L’école Alex Manoogian vit au rythme d’un réseau sans fil ouvert depuis 12 ans.  Pas de sites bloqués, pas de mot de passe, mais une éducation et un encadrement de tout instant visant à former des citoyens numériques responsables et sensibilisés aux nouveaux médias. Tous les appareils mobiles sont la bienvenue dans notre établissement, autant ceux des élèves que du personnel. Les parents des élèves sont d’ailleurs invités à munir les appareils de leurs enfants de dictionnaires et de conjugueurs, de puissants outils qu’ils pourront réutiliser en dehors du cadre scolaire. Pour mettre en place cette approche, il a d’abord fallu s’assurer d’éduquer nos élèves à l’usage du Web puis de concevoir avec les enseignants une politique d’utilisation et d’encadrement des appareils sans fil et du réseau.

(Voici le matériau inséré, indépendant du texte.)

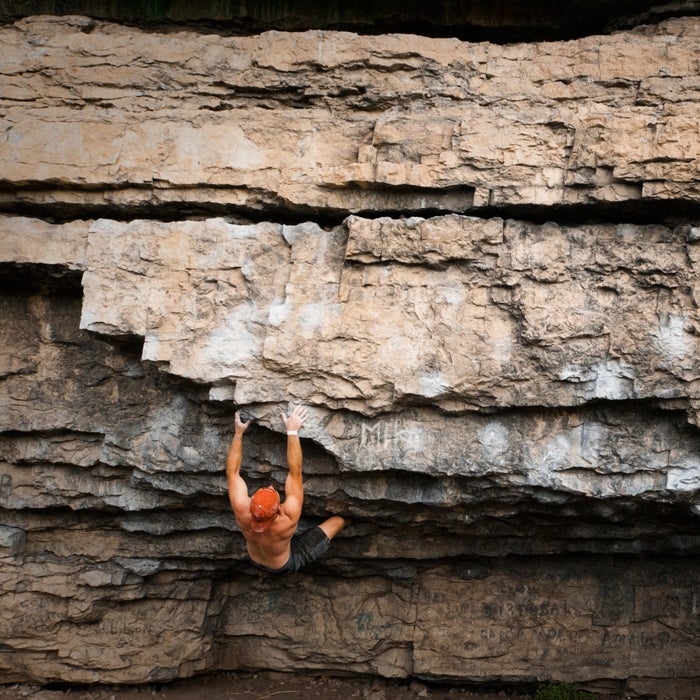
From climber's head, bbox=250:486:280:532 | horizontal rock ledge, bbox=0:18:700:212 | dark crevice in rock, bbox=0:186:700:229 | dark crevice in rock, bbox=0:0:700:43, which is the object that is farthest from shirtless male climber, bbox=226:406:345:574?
dark crevice in rock, bbox=0:0:700:43

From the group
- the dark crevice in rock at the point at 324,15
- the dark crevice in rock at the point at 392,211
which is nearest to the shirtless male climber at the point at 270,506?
the dark crevice in rock at the point at 392,211

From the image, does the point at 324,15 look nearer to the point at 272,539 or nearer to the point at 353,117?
the point at 353,117

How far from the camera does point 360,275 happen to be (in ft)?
12.5

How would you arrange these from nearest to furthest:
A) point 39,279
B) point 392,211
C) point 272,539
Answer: point 392,211
point 272,539
point 39,279

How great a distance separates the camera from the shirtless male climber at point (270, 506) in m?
3.79

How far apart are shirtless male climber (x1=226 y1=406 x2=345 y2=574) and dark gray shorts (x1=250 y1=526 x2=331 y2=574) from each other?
0.01 metres

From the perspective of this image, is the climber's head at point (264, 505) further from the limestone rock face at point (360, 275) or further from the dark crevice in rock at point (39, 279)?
the dark crevice in rock at point (39, 279)

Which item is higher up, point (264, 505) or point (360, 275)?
point (360, 275)

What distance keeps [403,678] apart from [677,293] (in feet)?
11.3

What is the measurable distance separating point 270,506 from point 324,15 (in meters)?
3.10

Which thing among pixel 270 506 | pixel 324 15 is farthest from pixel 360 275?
pixel 324 15

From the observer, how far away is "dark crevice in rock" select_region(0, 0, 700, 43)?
450 centimetres

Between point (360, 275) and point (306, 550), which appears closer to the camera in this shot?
point (360, 275)

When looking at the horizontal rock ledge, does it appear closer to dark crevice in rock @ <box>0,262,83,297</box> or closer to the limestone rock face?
the limestone rock face
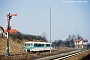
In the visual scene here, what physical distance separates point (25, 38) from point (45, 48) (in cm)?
2289

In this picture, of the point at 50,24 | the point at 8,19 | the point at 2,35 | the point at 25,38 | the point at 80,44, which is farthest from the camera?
the point at 80,44

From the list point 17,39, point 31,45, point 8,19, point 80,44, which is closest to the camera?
point 8,19

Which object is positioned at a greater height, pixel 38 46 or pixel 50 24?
pixel 50 24

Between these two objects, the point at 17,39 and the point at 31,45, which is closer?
the point at 31,45

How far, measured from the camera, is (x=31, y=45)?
141ft

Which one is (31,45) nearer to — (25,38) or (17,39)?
(17,39)

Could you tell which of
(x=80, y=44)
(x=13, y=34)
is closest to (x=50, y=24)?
(x=13, y=34)

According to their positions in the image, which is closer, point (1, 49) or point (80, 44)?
point (1, 49)

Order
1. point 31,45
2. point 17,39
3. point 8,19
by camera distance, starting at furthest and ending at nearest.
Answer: point 17,39, point 31,45, point 8,19

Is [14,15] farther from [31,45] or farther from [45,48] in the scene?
[45,48]

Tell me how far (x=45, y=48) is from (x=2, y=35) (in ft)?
51.7

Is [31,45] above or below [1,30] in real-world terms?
below

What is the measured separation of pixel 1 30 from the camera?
58375 mm

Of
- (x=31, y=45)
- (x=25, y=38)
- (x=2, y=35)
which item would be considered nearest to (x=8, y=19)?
(x=31, y=45)
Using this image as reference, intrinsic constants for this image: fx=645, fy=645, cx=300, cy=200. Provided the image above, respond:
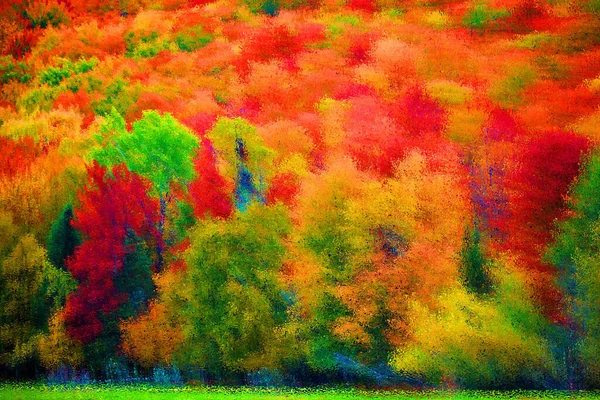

À cet égard, les technologies semblent tout de même très peu présentes dans notre projet éducatif. Une seule mention :

 «Préparer nos élèves aux nouveaux défis du 21e siècle en leur offrant un enseignement de qualité orienté sur l’apprentissage de trois langues et la mobilisation des technologies informatiques»

Le terme mobilisation a été choisi avec grand soin. Il décrit en fait l’ensemble de notre vision en matière de nouvelles technologies : utiliser les technologies lorsqu’elles sont pertinentes pour supporter l’apprentissage, mais aussi pour supporter l’ensemble de notre projet éducatif. À cet égard, chacun de nos enseignants dispose d’un iPad depuis maintenant 2 ans. Dans la foulée de nos orientations, ces appareils servent entre autres à la gestion du courriel, mais aussi à diverses autres tâches administratives et pédagogiques. Ces appareils supportent notre projet de 180 chansons en 180 jours où les élèves de tous les niveaux écoutent une chanson francophone différente par jour à chaque cycle. Les chansons sont donc stockées sur les iPad de chaque enseignant. Ce projet est en lien direct avec l’une de nos orientations qui consiste à éveiller les élèves à la culture francophone.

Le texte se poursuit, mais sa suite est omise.